Thank you CP…but why are we using 6.3 in the second solution"way". and not the t-cal. to make the decision. Also this is one tail test…so your t-critical is slighly wrong. It should be 2.403 but it gives almost the same answer, in the first solution…the second solution which is the one given in passmaster…I still can’t get it, why we are using 6.3 to define the acceptance range…I found a few questions like this, with this same way of solving it…so I would like your insight plz…tks

there are two ways to solve such problems. Method 1: Use the Sample Observation (6.3) - Analyst expected (5)/ std dev to calculate T-Calc or Z-Calc compare against the T-Crit / Z-Crit for the issue at hand. Method 2: Use the Analyst Expected +/- T-Crit * Std Deviation (5 +/- …) And then check if Sample Observation lies in that range or outside. (6.3) in either case, if you look at it, you are essentially doing the T-Calc comparison. 6.3 is outside the range because the T-Calc is greater than the T-Crit. Everything else is identical in the two methods.

Thank you CP…I think I will stick to method 1 which seems consistent and easier for me. I am missing the point as to why I am considering 6.3 ( the sample mean) in relation to the range and not the t-cal in relation to range, in method 2. Because if I use 6.3 than it is reject the claim. If I use t-cal it is accept the claim.

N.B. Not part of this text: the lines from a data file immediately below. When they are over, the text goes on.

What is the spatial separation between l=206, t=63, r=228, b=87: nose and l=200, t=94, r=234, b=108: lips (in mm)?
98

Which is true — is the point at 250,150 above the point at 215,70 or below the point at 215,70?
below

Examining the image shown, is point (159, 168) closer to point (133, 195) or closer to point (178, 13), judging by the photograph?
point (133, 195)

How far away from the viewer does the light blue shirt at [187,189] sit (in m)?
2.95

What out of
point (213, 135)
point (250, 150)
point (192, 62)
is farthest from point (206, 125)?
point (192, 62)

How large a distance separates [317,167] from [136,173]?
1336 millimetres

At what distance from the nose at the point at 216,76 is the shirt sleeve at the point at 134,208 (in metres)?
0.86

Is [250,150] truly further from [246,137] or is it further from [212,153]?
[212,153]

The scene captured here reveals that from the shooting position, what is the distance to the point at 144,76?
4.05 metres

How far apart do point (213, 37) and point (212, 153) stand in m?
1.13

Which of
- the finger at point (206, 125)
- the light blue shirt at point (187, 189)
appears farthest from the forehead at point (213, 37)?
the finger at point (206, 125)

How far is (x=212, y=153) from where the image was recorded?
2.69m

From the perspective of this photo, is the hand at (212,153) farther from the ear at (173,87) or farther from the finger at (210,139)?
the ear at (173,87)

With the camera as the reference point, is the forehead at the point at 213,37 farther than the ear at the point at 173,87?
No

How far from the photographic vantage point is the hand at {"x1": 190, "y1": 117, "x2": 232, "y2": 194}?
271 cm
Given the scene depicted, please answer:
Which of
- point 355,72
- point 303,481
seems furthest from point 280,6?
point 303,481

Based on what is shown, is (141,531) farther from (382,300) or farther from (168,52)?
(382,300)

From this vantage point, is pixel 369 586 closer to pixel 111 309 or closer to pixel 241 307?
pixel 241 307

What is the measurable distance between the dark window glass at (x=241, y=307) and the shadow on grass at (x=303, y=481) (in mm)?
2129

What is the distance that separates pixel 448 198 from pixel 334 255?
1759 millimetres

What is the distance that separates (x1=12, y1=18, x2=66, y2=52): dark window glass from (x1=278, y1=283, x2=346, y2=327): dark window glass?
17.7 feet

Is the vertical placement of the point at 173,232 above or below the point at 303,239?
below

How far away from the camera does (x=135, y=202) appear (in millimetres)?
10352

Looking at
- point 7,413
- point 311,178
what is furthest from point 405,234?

When are the clues as to when to use the 6.3 ( sample mean) in making the claim’s decision…I feel am close to getting it but missing a link or a concept…even now that am wake oh boy!! All the same…I really appreciate your help. I will do more practise questions and hope to nail it. Cheers! though…

CP… I think I got it. There are 2 methods…the Null and alternative hypothesis method and t-statistic. So in the Null and alternative hypothesis, is where the sample mean is used in relation to the range which is calculated using the claim value. And of course the t-statistic method. Thank you much CP… I think I have it now…Wow!! F

In this question why would we not use the Z-score to find our critical value. Sample size is 51. Isn’t it acceptable to be using Z-test statistic?

If you have different answers for the T and the Z, you should probably go with the T (not reject) result. Both are approximate tests here, so you want to be conservative.

If population variance is not known, then you use the t-statistic (preferrably). Just as Joey stated above.